"But suppose the ship fails on you?" Foster demanded tersely. "Suppose you're forced down?"

"We're visitors from outer space!" Smitty replied, grinning.

Foster wasn't amused. "Let's not be foolish about this," he argued. "We've got something here that we can't let loose! The world isn't ready for it—"

"But we've got to have it perfected when the world is ready," Morrow said firmly. "Once the tension wears out and the world situation changes, we've got to act! If we aren't ready, the world will go right ahead and get mixed up in some other squabble. Then we'd have to wait again."

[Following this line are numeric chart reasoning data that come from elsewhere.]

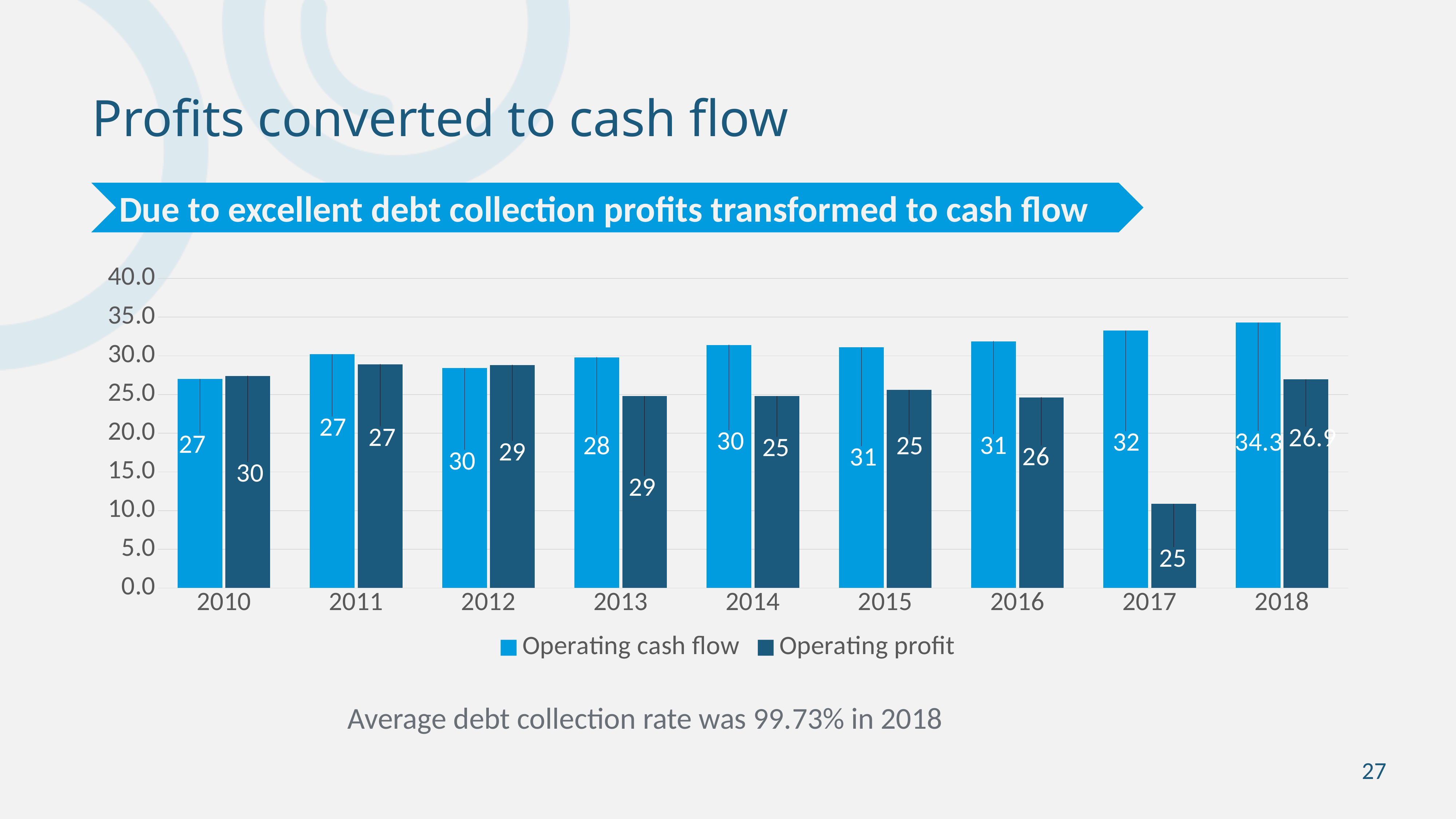
What is the difference between Operating cash flow and Operating profit in 2018? 7.4 What kind of chart is shown on the slide? Bar chart How many years are shown on the x axis? 9 How many series does the legend list? 2 In 2017, which is larger: Operating cash flow or Operating profit? Operating cash flow What is the Operating profit value for 2018? 26.9 Is the Operating cash flow value for 2018 greater or less than 30.0? greater What is the Operating cash flow value for 2015? 31 Which year has the highest Operating cash flow? 2018 What is the Operating cash flow value for 2018? 34.3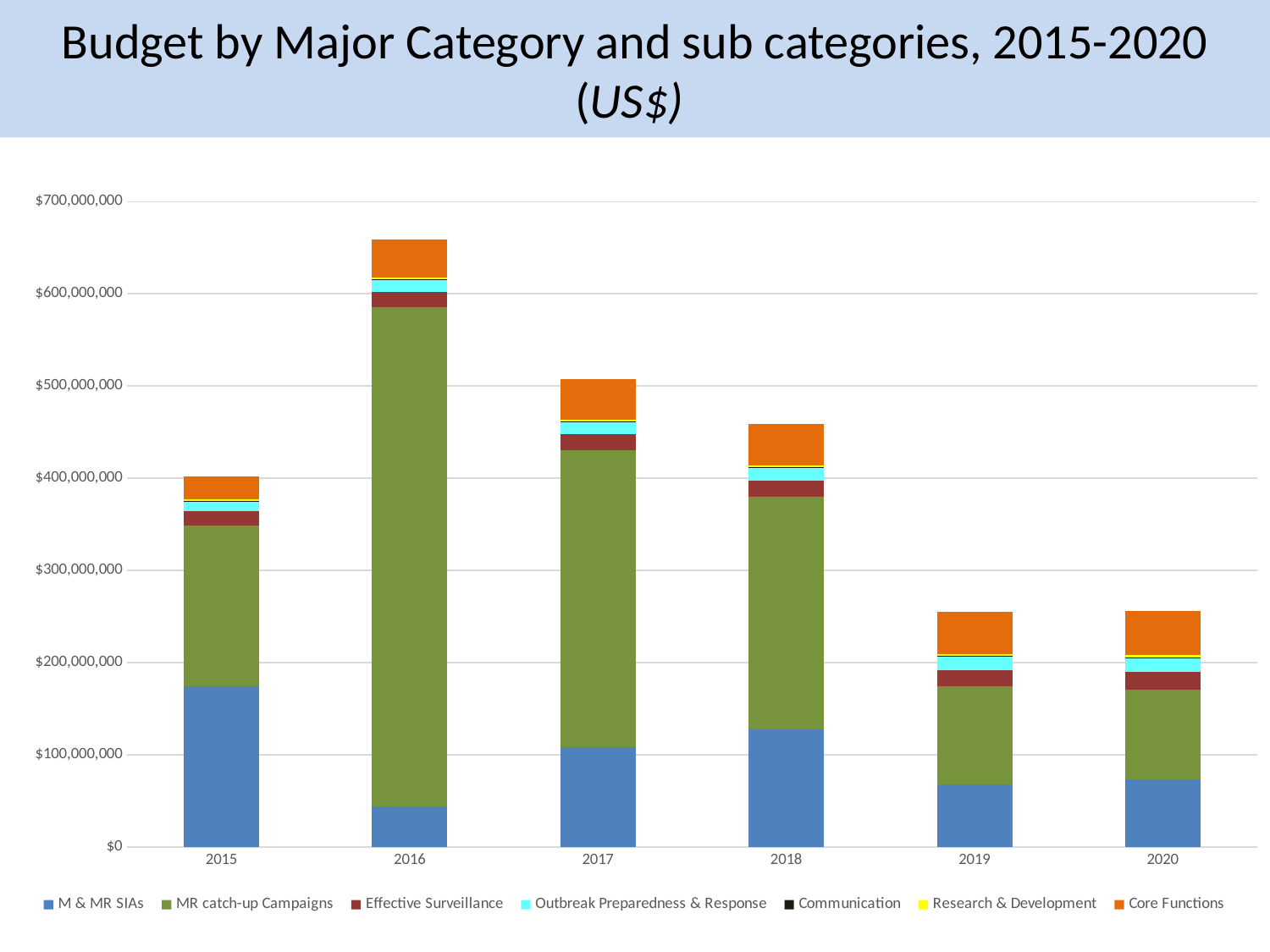
Which year has the larger total budget, 2017 or 2018? 2017 Which year has the largest M & MR SIAs segment? 2015 Is the total budget for 2019 greater or less than $200,000,000? greater How many series does the legend list? 7 Which series is shown in orange at the top of each bar? Core Functions What kind of chart is shown on the slide? Stacked bar chart Is the total budget for 2016 greater or less than $600,000,000? greater Do the total budgets rise or fall from 2016 to 2019? fall How many years are shown on the x axis of the chart? 6 Which year has the highest total budget? 2016 Is the total budget for 2018 greater or less than $500,000,000? less Which year has the smallest M & MR SIAs segment? 2016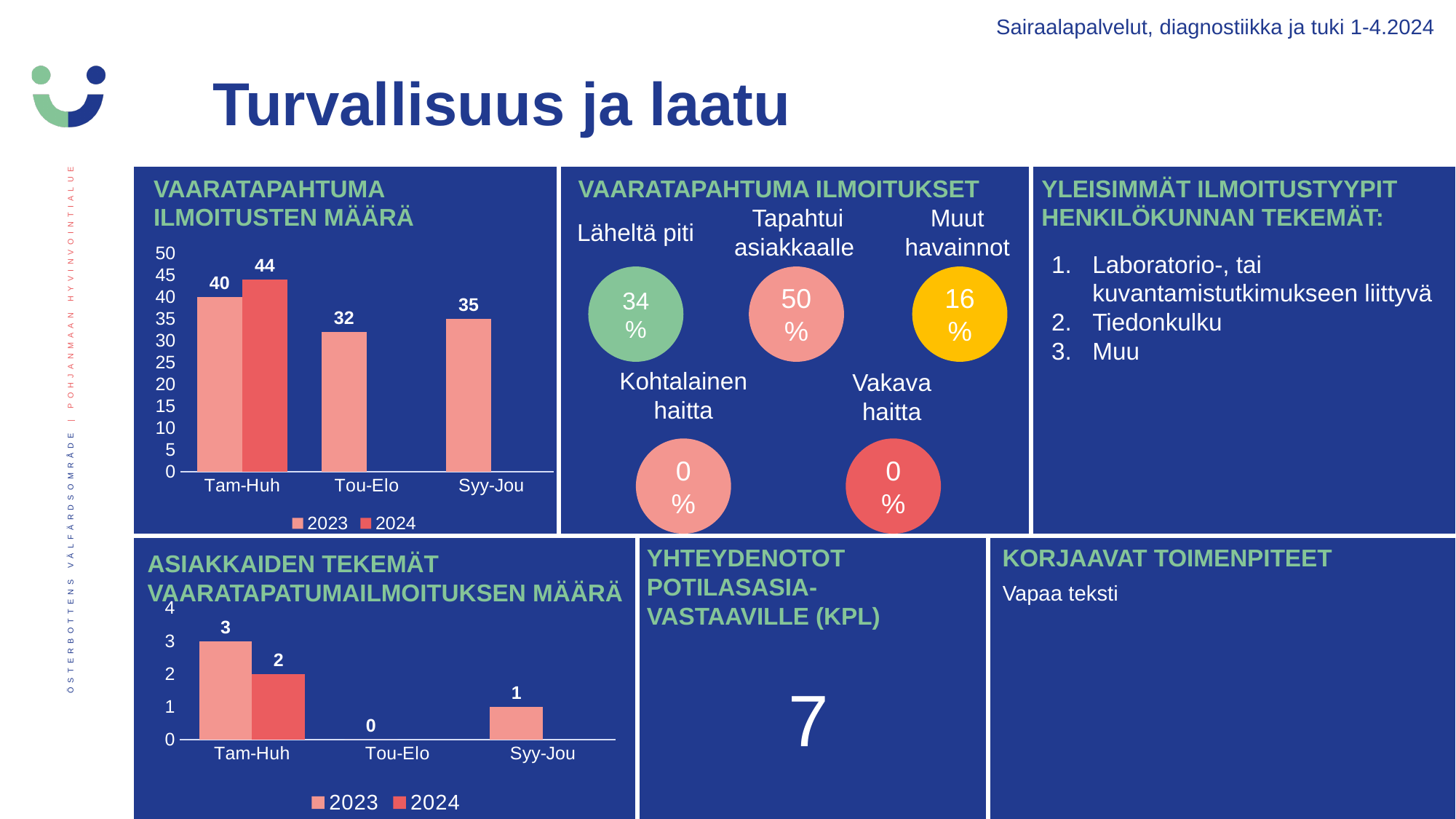
In the chart titled VAARATAPAHTUMA ILMOITUSTEN MÄÄRÄ, what is the difference between the 2024 and 2023 values for Tam-Huh? 4 In the chart titled VAARATAPAHTUMA ILMOITUSTEN MÄÄRÄ, which category has the lowest 2023 value? Tou-Elo In the chart titled ASIAKKAIDEN TEKEMÄT VAARATAPATUMAILMOITUKSEN MÄÄRÄ, how many categories are shown on the x axis? 3 In the chart titled ASIAKKAIDEN TEKEMÄT VAARATAPATUMAILMOITUKSEN MÄÄRÄ, which category has the highest 2023 value? Tam-Huh In the chart titled VAARATAPAHTUMA ILMOITUSTEN MÄÄRÄ, which is larger: the 2023 value for Syy-Jou or the 2023 value for Tou-Elo? Syy-Jou In the chart titled ASIAKKAIDEN TEKEMÄT VAARATAPATUMAILMOITUKSEN MÄÄRÄ, what is the 2024 value for Tam-Huh? 2 In the chart titled VAARATAPAHTUMA ILMOITUSTEN MÄÄRÄ, what is the 2024 value for Tam-Huh? 44 What kind of chart is the one titled VAARATAPAHTUMA ILMOITUSTEN MÄÄRÄ? Bar chart In the chart titled VAARATAPAHTUMA ILMOITUSTEN MÄÄRÄ, what is the 2023 value for Tam-Huh? 40 In the chart titled ASIAKKAIDEN TEKEMÄT VAARATAPATUMAILMOITUKSEN MÄÄRÄ, what is the 2023 value for Tam-Huh? 3 In the chart titled VAARATAPAHTUMA ILMOITUSTEN MÄÄRÄ, how many series does the legend list? 2 In the chart titled VAARATAPAHTUMA ILMOITUSTEN MÄÄRÄ, what is the 2023 value for Tou-Elo? 32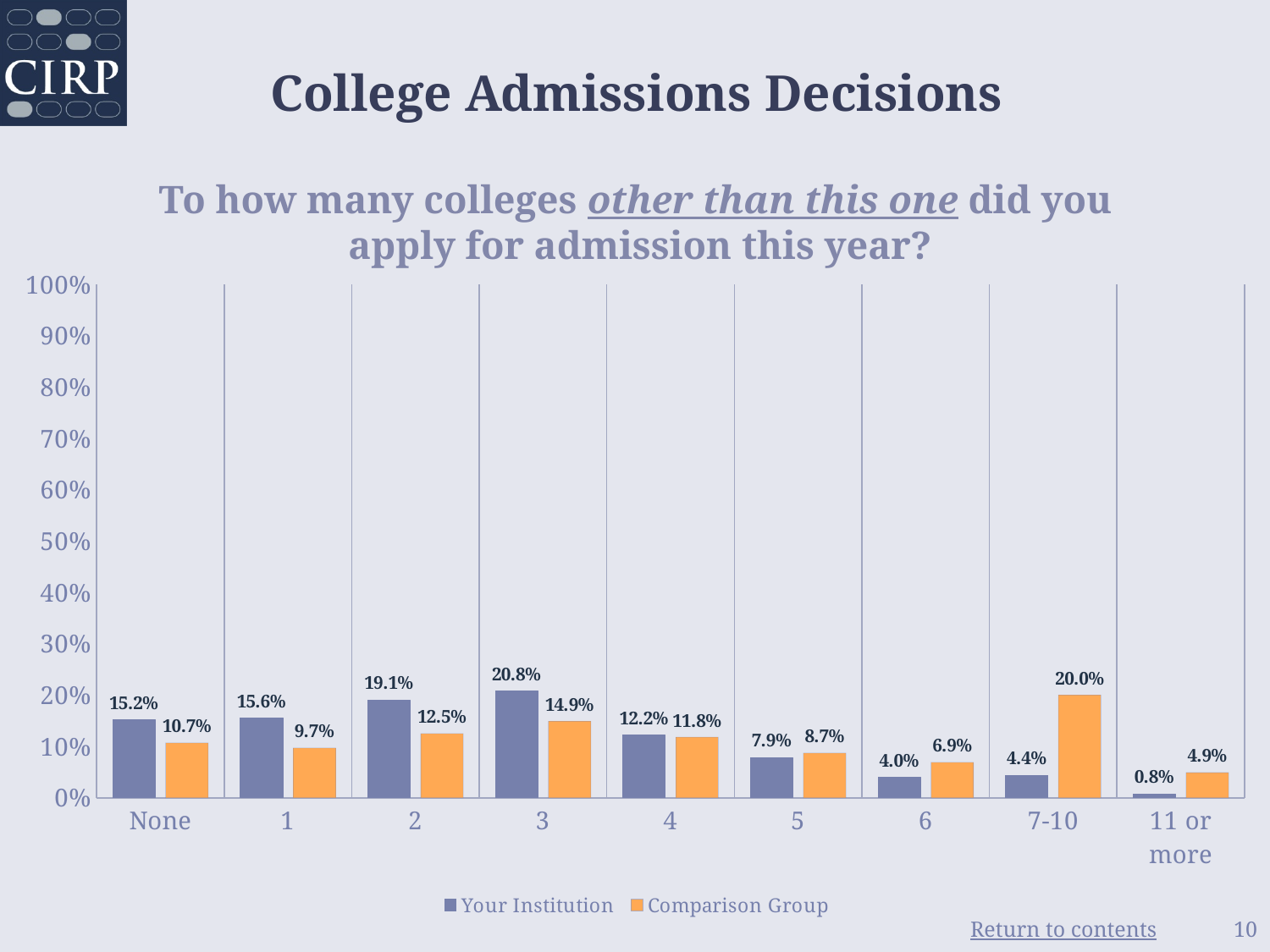
How many series does the legend list? 2 What is the value for Your Institution in the 'None' category? 15.2% What colour are the Comparison Group bars? Orange How many categories are shown on the x axis? 9 Which category has the highest value for Your Institution? 3 What is the value for Your Institution in the '3' category? 20.8% What is the value for Comparison Group in the '7-10' category? 20.0% Which is larger in the '1' category: Your Institution or Comparison Group? Your Institution What kind of chart is shown on the slide? Bar chart Is the value for Your Institution in the '2' category greater or less than 10%? greater Which category has the lowest value for Comparison Group? 11 or more What is the difference between Your Institution and Comparison Group in the '7-10' category? 15.6%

Smitty laid a hand on Foster's shoulder. "You can get a few days off from the plant, can't you?"

"What? Well, yes," Foster stammered. "Of course! But—"


They took off at noon on a cloudy winter day.

They spent the afternoon dividing their attention between the test-flight instruments and the surrounding sky. They hadn't the money to afford elaborate recording mechanisms to graph every moment of the flight onto neat tape-spools; they had to rely on the human eye, the questionably analytical human mind, and the servo-mechanism of a human hand wielding a pencil on a loose-leaf notebook. And they constantly expected to see a razor-winged jet fighter hurtling down from the stratosphere above them, its cannon sparkling the bright flame-color of death.

They didn't talk much that afternoon.